AN ASSISTANT manager who stole £1,000 from her store's safe to pay off a drugs debt has escaped a prison sentence.

Kiera Bartram, 33, was left in charge of the Co-op store in Rosyth for a weekend and took the cash which she had been counting.

She first blamed a team leader for making a mistake and also said it could have been an issue with banking at the post office before coming clean and admitting that she had taken the money.

Appearing for sentencing at Dunfermline Sheriff Court, Bartram, of Parkneuk Road, Dunfermline, pleaded guilty to a charge that on May 19 at the Co-op in Rosyth, she embezzled £1,000.

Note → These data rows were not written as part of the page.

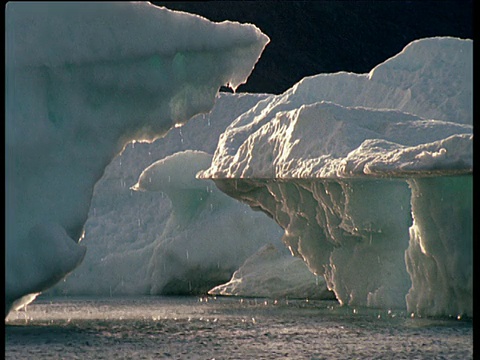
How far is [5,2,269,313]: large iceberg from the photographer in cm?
925

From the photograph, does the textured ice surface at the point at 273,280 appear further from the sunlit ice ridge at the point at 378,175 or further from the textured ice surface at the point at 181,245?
the sunlit ice ridge at the point at 378,175

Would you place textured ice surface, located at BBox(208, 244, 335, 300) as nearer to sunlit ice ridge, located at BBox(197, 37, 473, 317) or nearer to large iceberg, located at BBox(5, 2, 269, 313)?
sunlit ice ridge, located at BBox(197, 37, 473, 317)

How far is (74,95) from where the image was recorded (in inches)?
391

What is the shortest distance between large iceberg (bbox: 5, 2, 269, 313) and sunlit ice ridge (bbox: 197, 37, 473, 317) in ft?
6.12

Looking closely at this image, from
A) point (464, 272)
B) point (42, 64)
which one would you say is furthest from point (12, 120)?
point (464, 272)

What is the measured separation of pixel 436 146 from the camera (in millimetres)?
9672

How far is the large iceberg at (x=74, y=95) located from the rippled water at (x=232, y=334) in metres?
0.78

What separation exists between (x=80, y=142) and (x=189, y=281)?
8.15 m

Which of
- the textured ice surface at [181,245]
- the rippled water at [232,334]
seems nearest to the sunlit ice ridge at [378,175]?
the rippled water at [232,334]

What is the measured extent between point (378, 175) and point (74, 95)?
2.94 m

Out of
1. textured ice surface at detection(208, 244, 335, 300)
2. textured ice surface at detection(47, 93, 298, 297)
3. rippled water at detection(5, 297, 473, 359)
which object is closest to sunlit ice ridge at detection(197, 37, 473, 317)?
rippled water at detection(5, 297, 473, 359)

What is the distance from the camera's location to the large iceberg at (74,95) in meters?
9.25

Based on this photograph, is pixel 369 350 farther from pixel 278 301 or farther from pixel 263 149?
pixel 278 301

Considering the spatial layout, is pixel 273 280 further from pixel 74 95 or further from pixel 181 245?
pixel 74 95
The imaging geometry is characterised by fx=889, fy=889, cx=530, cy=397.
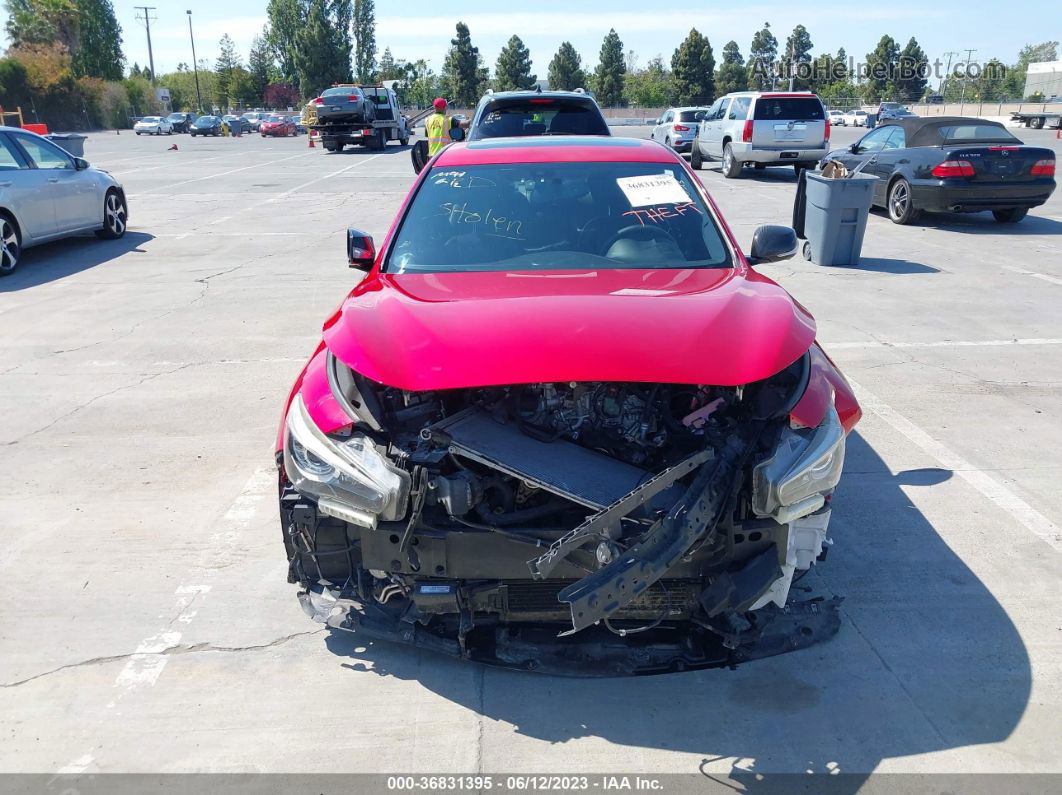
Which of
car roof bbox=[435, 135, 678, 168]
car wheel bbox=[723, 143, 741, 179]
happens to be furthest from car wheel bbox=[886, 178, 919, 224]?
car roof bbox=[435, 135, 678, 168]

Depute fiscal Ms Rennie said that Bartram had worked in the shop for five years and an internal loss prevention manager was brought in after the money had gone missing.

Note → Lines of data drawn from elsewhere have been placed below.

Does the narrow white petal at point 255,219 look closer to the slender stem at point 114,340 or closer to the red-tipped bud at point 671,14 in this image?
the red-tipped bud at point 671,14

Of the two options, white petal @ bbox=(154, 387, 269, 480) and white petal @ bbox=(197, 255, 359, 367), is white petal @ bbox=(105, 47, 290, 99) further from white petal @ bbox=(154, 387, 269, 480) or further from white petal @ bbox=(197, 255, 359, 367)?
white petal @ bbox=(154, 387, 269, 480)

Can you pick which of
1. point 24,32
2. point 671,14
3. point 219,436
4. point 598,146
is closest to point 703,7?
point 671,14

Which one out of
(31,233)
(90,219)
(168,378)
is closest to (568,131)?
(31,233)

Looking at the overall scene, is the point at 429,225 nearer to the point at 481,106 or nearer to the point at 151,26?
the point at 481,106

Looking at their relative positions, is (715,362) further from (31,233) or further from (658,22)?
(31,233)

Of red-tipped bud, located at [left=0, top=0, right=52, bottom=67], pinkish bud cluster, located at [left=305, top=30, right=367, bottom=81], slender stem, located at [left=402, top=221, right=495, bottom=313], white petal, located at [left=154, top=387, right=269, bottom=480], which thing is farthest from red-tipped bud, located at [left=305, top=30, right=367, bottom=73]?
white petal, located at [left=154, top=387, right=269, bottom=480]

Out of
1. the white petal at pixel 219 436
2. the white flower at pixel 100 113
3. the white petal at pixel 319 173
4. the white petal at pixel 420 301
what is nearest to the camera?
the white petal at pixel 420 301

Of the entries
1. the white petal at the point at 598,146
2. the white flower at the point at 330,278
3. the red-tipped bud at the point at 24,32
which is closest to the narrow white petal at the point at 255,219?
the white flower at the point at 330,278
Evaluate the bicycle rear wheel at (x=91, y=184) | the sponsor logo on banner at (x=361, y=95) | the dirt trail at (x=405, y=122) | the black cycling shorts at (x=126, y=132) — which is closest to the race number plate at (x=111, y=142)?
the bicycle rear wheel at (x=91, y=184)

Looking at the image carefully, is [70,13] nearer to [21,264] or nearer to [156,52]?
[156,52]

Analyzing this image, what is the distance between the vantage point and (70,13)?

"When the loss prevention manager and the store manager spoke with the accused on Monday, June 5, she admitted she had taken £1,000 in £20 notes," she told the court. "Her explanation was she was dependent on drugs and was in debt.

"The accused was dismissed from her employment and the matter was reported to the police. The £1,000 was unrecovered."

Defence solicitor Barbara Collie said her client, a first offender, had accrued a debt to a drug dealer and was being threatened.

"She was counting money in the safe and took a chance," she said. "She acted impulsively and took the money. She is now distressed.

"She regrets her behaviour. Since the offence, she has recognised she needs help with her addiction."

Sheriff Alastair Thornton told Bartram that the theft had been a "very clear breach of trust" on her part.

"You were given responsibility within the company and you betrayed the faith which people had placed in you by putting you in that role," he said. "It is only because you appear as a first offender that I am not going to impose a custodial sentence on you today."

Bartram was placed on a community payback order requiring her to carry out 180 hours of unpaid work within six months.